Filesystems allow you to refer to your content with different names.
You can usually get by just fine without linking files and directories. Until a situation arises where linking would help.
A simple explanation of a link for right now is that it allows you to create multiple names for your files and directories so you can get to the content from different locations or through different paths. There’s different kinds of links that you’ll learn about in this episode.
Listen to the full episode to learn about symbolic links and soft links, junction points, and hard links. You might be surprised that you use hard links all the time without doing anything special. Or you can read the full transcript below.

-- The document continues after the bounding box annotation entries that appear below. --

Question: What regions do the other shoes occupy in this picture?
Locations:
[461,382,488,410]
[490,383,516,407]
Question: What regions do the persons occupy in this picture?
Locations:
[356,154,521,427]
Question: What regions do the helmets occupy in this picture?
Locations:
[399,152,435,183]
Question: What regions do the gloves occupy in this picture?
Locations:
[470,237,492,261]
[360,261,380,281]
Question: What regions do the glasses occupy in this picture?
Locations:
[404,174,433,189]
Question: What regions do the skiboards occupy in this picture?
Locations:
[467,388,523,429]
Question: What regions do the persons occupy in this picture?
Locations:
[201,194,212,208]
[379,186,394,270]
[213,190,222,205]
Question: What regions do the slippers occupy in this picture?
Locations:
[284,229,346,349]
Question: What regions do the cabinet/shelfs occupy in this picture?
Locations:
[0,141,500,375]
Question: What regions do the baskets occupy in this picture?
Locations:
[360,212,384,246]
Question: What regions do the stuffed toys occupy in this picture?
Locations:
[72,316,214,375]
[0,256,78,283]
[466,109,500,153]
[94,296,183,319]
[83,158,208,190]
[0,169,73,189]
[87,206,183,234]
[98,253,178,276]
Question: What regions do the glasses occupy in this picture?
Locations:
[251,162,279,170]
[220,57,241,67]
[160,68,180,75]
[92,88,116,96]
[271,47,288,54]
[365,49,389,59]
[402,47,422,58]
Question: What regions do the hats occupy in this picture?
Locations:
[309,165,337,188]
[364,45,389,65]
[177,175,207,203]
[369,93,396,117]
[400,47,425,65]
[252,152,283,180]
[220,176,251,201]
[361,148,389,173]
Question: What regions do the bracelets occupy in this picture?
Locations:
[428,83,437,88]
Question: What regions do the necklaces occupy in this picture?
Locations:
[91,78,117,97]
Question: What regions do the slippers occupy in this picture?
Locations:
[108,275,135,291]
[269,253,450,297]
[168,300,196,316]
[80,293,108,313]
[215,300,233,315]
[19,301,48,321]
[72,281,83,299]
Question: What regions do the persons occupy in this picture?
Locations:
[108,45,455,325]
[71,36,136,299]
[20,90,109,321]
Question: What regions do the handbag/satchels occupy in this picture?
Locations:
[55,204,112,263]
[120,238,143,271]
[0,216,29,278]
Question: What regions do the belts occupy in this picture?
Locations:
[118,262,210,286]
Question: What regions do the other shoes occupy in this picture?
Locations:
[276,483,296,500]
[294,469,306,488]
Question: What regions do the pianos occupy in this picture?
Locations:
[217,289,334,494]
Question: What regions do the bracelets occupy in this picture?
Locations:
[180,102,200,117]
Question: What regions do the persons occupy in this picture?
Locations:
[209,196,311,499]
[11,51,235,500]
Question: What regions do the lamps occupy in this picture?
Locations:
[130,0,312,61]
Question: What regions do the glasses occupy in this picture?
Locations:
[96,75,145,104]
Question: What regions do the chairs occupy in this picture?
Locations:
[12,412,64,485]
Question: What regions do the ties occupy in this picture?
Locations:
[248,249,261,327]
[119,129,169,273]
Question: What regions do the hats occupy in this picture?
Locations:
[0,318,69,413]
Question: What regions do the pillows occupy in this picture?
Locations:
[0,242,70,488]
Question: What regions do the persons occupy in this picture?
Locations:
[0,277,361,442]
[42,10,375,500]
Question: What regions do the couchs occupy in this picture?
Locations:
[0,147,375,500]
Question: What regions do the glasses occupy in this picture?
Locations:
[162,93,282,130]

You can usually get by just fine without linking files and directories. Until a situation arises where linking would help. Recognizing these situations and then knowing how to use linking will let your filesystem help you. If not, then you’ll just cause yourself more work. And if you ever come across a linked file without a full understanding, then you’ll be more likely to make a mistake.
If you make a mistake manually, then you might be able to stop and fix it. But if you write a program that misuses linking, then the results can be much worse.
A simple explanation of a link for right now is that it allows you to create multiple names for your files and directories so you can get to the content from different locations or through different paths. There’s different kinds of links that I’ll explain in a moment.
First, why would you want different names? Won’t that just make things more complicated?
Sure, it can. Imagine a phone directory with your friend’s name and number. Now create a bunch of fake names with the same phone number and you’ll make a mess of things. It’s enough to make anybody think that links are bad. And this is part of the problem. You need to learn how to use links properly and when. Because there are times when links will help and other times when they’ll just make things worse.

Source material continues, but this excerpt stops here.